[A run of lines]
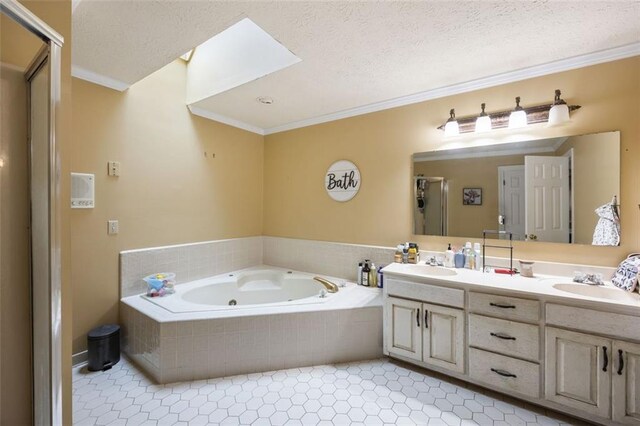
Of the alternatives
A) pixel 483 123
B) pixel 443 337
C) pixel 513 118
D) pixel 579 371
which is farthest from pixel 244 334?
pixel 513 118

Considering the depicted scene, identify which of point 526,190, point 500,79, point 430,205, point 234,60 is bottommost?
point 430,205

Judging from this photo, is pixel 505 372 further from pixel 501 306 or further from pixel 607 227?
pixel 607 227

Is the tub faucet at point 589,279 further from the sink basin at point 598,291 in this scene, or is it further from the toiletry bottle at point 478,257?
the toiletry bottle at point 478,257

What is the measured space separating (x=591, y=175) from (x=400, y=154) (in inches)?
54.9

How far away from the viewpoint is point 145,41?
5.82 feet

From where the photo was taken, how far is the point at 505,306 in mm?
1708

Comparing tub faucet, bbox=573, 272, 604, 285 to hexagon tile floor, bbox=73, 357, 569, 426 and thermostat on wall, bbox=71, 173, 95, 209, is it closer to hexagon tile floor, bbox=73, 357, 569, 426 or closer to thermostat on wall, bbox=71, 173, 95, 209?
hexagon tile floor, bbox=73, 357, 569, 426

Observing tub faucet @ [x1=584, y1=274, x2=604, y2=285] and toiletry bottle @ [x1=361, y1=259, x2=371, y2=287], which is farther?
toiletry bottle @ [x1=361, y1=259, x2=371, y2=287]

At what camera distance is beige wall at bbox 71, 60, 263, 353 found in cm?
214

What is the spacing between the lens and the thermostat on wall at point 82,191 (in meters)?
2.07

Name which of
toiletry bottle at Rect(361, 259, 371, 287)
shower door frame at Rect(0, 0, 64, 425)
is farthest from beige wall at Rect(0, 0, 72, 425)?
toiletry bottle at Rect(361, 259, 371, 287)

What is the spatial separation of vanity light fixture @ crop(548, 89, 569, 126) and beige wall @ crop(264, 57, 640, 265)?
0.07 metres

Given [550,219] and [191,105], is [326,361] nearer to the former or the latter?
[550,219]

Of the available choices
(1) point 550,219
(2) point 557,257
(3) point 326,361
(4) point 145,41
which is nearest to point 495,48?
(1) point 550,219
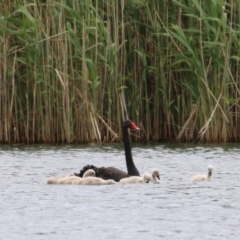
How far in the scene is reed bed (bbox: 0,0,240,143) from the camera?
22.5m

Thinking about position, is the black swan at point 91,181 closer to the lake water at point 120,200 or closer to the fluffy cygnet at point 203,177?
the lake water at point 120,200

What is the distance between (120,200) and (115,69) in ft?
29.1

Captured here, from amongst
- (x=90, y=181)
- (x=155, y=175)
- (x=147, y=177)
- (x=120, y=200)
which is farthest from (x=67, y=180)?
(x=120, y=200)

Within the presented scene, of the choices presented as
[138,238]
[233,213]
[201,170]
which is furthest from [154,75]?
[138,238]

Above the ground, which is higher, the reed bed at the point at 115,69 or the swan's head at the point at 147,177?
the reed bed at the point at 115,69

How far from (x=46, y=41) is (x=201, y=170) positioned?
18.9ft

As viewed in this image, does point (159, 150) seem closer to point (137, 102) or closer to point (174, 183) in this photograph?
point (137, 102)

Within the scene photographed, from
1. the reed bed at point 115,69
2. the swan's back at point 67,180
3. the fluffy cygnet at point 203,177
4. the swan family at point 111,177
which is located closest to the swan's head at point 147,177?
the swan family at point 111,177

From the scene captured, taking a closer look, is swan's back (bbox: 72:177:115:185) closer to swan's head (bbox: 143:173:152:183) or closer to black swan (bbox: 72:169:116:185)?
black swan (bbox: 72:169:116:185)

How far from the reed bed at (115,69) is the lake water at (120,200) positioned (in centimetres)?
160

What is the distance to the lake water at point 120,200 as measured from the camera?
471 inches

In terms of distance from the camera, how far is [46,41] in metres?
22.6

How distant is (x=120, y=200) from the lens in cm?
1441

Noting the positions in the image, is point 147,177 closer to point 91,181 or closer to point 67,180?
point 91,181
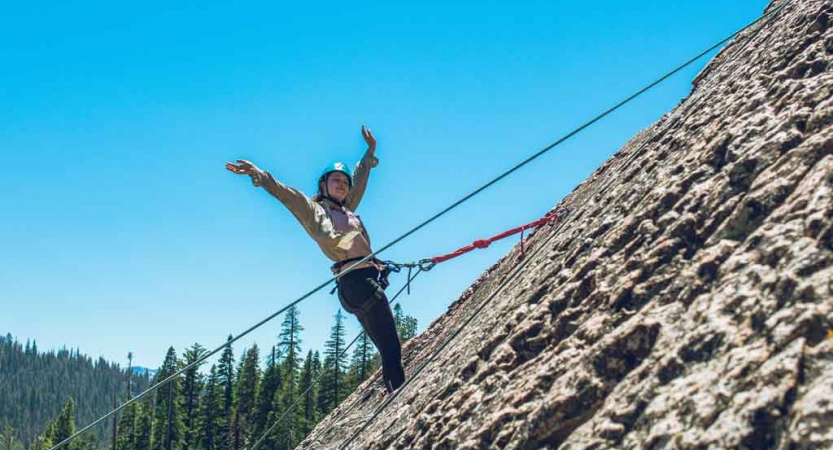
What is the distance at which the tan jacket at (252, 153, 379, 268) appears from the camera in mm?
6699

§ **Task to complete**:
Rewrite all of the lines above, replacing "camera" with "viewer" and keeping everything else the same. Leave out the pictures.

§ **Result**:
Of the alternatives
A) pixel 483 123
B) pixel 443 337
C) pixel 513 118
D) pixel 579 371
which is farthest from pixel 244 334?
pixel 513 118

Considering the depicted scene, identify which of point 526,190, point 500,79, point 430,205, point 234,60 is bottommost?
point 430,205

Judging from this photo, is pixel 505 372 further from pixel 501 306 or further from pixel 607 227?
pixel 607 227

Is the tub faucet at point 589,279 further from the sink basin at point 598,291 in this scene, or is it further from the toiletry bottle at point 478,257?
the toiletry bottle at point 478,257

What is the measured space separating (x=591, y=175) from (x=400, y=154) (in inches)?
54.9

How far away from the viewpoint is point 145,41?
5.82 feet

From where the photo was taken, how far is the point at 505,306 in mm?
1708

Comparing tub faucet, bbox=573, 272, 604, 285 to hexagon tile floor, bbox=73, 357, 569, 426 and thermostat on wall, bbox=71, 173, 95, 209, is it closer to hexagon tile floor, bbox=73, 357, 569, 426 or closer to thermostat on wall, bbox=71, 173, 95, 209?
hexagon tile floor, bbox=73, 357, 569, 426

Observing tub faucet @ [x1=584, y1=274, x2=604, y2=285] and toiletry bottle @ [x1=361, y1=259, x2=371, y2=287], which is farther?
toiletry bottle @ [x1=361, y1=259, x2=371, y2=287]

At what viewer distance is beige wall at bbox 71, 60, 263, 353 found in cm?
214

What is the spacing between the lens and the thermostat on wall at point 82,191 (in meters)?
2.07

Name which of
toiletry bottle at Rect(361, 259, 371, 287)
shower door frame at Rect(0, 0, 64, 425)
is farthest from beige wall at Rect(0, 0, 72, 425)?
toiletry bottle at Rect(361, 259, 371, 287)

What is the spatial separation of vanity light fixture @ crop(548, 89, 569, 126) and beige wall @ crop(264, 57, 640, 265)?
0.07 metres

Given [550,219] and [191,105], is [326,361] nearer to the former or the latter?
[550,219]

Of the available choices
(1) point 550,219
(2) point 557,257
(3) point 326,361
(4) point 145,41
which is nearest to point 495,48?
(1) point 550,219
How far in the scene is reed bed (bbox: 0,0,240,143) from the viewer?
22.5m

Thinking about position, is the black swan at point 91,181 closer to the lake water at point 120,200 or closer to the fluffy cygnet at point 203,177?
the lake water at point 120,200

What is the distance between (120,200) and (115,69) in ft?
29.1

Captured here, from amongst
- (x=90, y=181)
- (x=155, y=175)
- (x=147, y=177)
- (x=120, y=200)
which is farthest from (x=67, y=180)?
(x=120, y=200)

Within the presented scene, of the choices presented as
[138,238]
[233,213]
[201,170]
which is furthest from [154,75]?
[138,238]

Above the ground, which is higher, the reed bed at the point at 115,69 or the swan's head at the point at 147,177?
the reed bed at the point at 115,69

How far from (x=46, y=41) is (x=201, y=170) positioned?
18.9ft

As viewed in this image, does point (159, 150) seem closer to point (137, 102) or closer to point (174, 183) in this photograph?
point (137, 102)

Within the scene photographed, from
1. the reed bed at point 115,69
2. the swan's back at point 67,180
3. the fluffy cygnet at point 203,177
4. the swan family at point 111,177
which is located closest to the swan's head at point 147,177?
the swan family at point 111,177

From the scene captured, taking a closer look, is swan's back (bbox: 72:177:115:185) closer to swan's head (bbox: 143:173:152:183) or closer to black swan (bbox: 72:169:116:185)?
black swan (bbox: 72:169:116:185)

How far from the reed bed at (115,69) is the lake water at (120,200) positioned (in centimetres)?
160

What is the distance to the lake water at point 120,200 as measured from the viewer?
471 inches

In terms of distance from the viewer, how far is [46,41] in metres?
22.6

How distant is (x=120, y=200) from the lens in cm?
1441

Noting the positions in the image, is point 147,177 closer to point 91,181 or closer to point 67,180?
point 91,181
What is the distance at which the tan jacket at (252, 153, 379, 268) appears from the viewer in mm?
6699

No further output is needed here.